(Extrait de page)
Le personnel infirmier est confronté à de nombreux risques professionnels, biologiques évidemment du fait de sa proximité avec des malades, mais aussi physiques, telles les lombalgies dues à la manipulation de patients alités, chimiques par contact avec des produits ou instruments médicaux, psychologiques enfin par côtoiement constant avec des personnes souffrantes et parfois violentes dans les cas de malades mentaux.
Ces risques sont aggravés par des conditions de travail stressantes, comme le travail de nuit ou isolé dans le cas d’un exercice de la profession à domicile. Des mesures de prévention permettent de réduire notablement tous ces risques, comme par exemple :
- l’hygiène personnelle (port de moyens de protection individuelle, hygiène des mains,....),
- la conduite adaptée à tenir en cas d’accident d’exposition au sang (AES),
- l’utilisation de matériels de sécurité (seringues, …),
- la bonne utilisation et élimination des dispositifs piquants ou tranchants et des déchets,
- une formation aux gestes et postures et des stages de développement des capacités de faire face à la violence et à la souffrance,
- une surveillance médicale renforcée et la vaccination du personnel soignant …
Les situations à risques des soins infirmiers
- Le risque infectieux
Le risque infectieux nosocomial est présent dans tous actes de soin et d’entretien réalisés par le personnel infirmier et aide-soignant.

(Consignes de l'exercice)
A: Dans l'extrait sur les risques du personnel infirmier, quelles conditions de travail sont citées comme aggravant ces risques ?
B: Résumez en deux phrases l'extrait sur les risques du personnel infirmier.

[Entrées de données enregistrées]
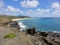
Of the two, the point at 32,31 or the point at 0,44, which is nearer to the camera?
the point at 0,44

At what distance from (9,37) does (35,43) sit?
12.1ft

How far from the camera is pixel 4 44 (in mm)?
15922

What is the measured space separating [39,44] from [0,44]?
395 centimetres

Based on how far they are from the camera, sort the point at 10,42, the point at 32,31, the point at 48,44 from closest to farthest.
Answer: the point at 10,42, the point at 48,44, the point at 32,31

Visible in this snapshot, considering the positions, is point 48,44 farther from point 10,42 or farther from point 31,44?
point 10,42

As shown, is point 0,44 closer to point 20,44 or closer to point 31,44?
point 20,44

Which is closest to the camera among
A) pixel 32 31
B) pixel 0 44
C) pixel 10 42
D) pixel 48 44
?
pixel 0 44

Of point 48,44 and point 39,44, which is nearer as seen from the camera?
point 39,44

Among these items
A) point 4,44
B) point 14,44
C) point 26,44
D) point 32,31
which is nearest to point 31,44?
point 26,44

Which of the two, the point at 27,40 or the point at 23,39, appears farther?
the point at 23,39

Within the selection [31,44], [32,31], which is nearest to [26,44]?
[31,44]

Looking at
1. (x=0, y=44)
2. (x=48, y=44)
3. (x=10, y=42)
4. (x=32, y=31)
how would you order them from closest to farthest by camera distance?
1. (x=0, y=44)
2. (x=10, y=42)
3. (x=48, y=44)
4. (x=32, y=31)

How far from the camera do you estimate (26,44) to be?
53.3 ft

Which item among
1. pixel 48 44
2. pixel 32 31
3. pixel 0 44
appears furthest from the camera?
pixel 32 31
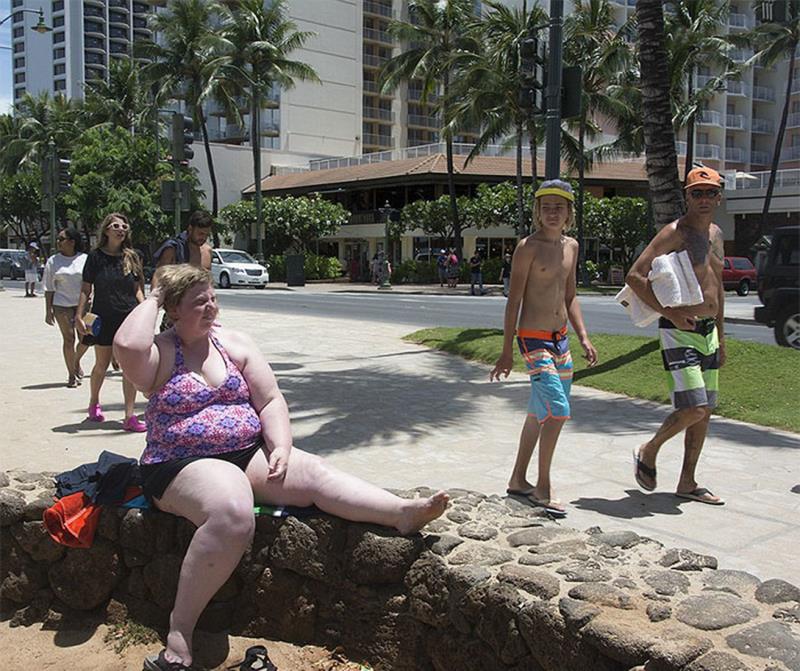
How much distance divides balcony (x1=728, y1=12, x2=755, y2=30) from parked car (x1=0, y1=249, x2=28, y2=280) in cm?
5627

(Réponses ci-dessous)
A: Des conditions de travail stressantes, comme le travail de nuit ou le travail isolé lors d'un exercice de la profession à domicile.

B: Le personnel infirmier est exposé à des risques professionnels biologiques, physiques, chimiques et psychologiques. Ces risques sont aggravés par des conditions de travail stressantes, mais des mesures de prévention permettent de les réduire notablement : hygiène personnelle, matériel de sécurité, formation, surveillance médicale renforcée et vaccination.